XOM is one of the companies hit hard with its obvious exposure to oil prices. While I never suggest buying or selling a company for the sole purpose of profiting from the price of a commodity, I see no malice in profiting from others' will to do so. Many of these oil companies have very good businesses and should not be trading for such low prices.

Exxon Mobil: Exxon is the largest company traded on the NYSE with a market cap around $350B. It is a vertically integrated oil giant who explores for, produces, refines, and markets oil and gas. Its 3 segments include upstream, downstream, and chemical (75/11/15). It has operations all over the world and with its recent purchase of XTO, greatly increased its investment in natural gas. Warren Buffett has a .01% stake in XOM.

Exxon has excellent management. They consistently repurchase shares and have raised their dividend almost 30 years in a row. Their dividend yields 2.6% with a payout ratio of 25%. Along with shareholder alignment, their management also performs well within the business.They have some of the highest and most consistent production in the industry as well as industry leading safety. Their average ROCE over the last 10 years is more than double that of the competition (annual report). Their management returned $14 for every BOE (Barrel of Oil Equivalents) in 2010.

Production Statistics:

  • 100% + Replacement 17 years in a row
  • 209% replacement in 2010
  • 84 billion BOE resource base at the end of 2010. Industry Leader.

XOM has about $155B in equity. This comes with a $350B market cap resulting in a price/book around 2.3 and a P/E of 10. This seems a little high for a text book Graham investment, but when factoring in 25% ROE and growing returns, it can easily be justified as undervalued. XOM earned $30.5 billion in 2010 and they are on pace to earn far more than that this year. Using any type of DCF analysis it is easy to see why XOM is undervalued.

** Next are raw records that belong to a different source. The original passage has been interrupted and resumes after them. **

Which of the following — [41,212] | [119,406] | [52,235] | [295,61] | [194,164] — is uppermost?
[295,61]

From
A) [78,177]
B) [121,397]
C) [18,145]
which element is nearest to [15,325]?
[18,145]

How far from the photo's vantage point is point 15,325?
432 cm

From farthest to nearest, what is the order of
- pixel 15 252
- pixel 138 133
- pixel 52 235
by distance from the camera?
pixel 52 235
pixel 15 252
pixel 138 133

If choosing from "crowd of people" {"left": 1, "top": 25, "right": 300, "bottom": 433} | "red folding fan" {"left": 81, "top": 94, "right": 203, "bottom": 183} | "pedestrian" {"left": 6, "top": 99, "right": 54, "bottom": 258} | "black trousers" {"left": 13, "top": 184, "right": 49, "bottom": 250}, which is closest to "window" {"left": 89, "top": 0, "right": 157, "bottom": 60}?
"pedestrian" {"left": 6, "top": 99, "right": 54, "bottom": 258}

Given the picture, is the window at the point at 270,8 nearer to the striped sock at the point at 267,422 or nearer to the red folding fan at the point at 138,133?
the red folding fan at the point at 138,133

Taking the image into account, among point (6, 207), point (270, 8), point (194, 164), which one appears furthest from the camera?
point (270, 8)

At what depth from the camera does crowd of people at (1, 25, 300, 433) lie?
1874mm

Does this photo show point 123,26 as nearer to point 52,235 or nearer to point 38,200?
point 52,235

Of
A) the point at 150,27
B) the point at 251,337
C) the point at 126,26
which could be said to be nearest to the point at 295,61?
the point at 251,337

If you were to forecast current earnings over 5 years we would be looking at $200B in accumulated earnings, which I consider a very conservative estimation. Add this to equity, and you're already looking at a small premium to the current market cap. Their undervalued status clearly depends on the expectations of sustainable earnings. Its P/B is just not low enough to depend heavily on equity like many Graham type investments. However, their management and consistent production allow ensured faith in sustainability.

Balance Sheet:
Exxon has a solid financial position. It has a debt/equity ratio of .11 and a current ratio of .97. This comes with 10B in cash which is 2.07 cash per share. XOM has above average metrics for receivable, inventory, and asset turnover which make it particularly liquid compared to its competition. Not to mention, it is one of the few companies with a AAA rating.

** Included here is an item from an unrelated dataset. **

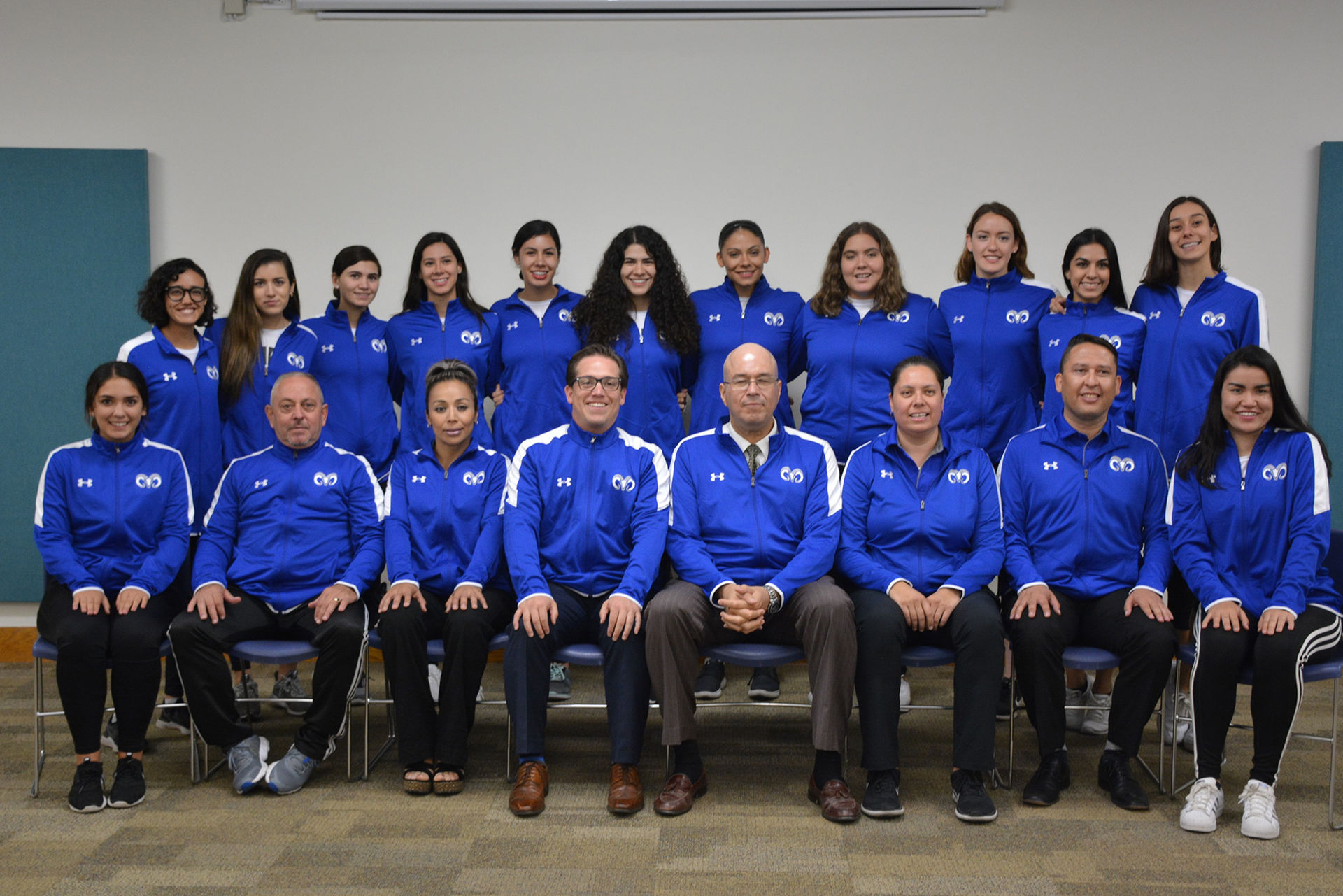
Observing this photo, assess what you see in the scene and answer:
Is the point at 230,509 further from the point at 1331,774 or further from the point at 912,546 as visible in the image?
the point at 1331,774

Like all oil producers, Exxon will suffer from a decrease in the price of crude. This was evident last week. The current global economy is teetering on fears of debt in Europe and a possible economic slowdown in the United States. If traders find a decrease in global demand for oil then XOM's price could suffer as a result. Exxon's size and production make it more suited than most to handle economic headwinds. In the recent recession, when XLE dropped some 56% from its high in 08', XOM only fell 35%.

Disclosure: I have no positions in any stocks mentioned, but may initiate a long position in XOM over the next 72 hours.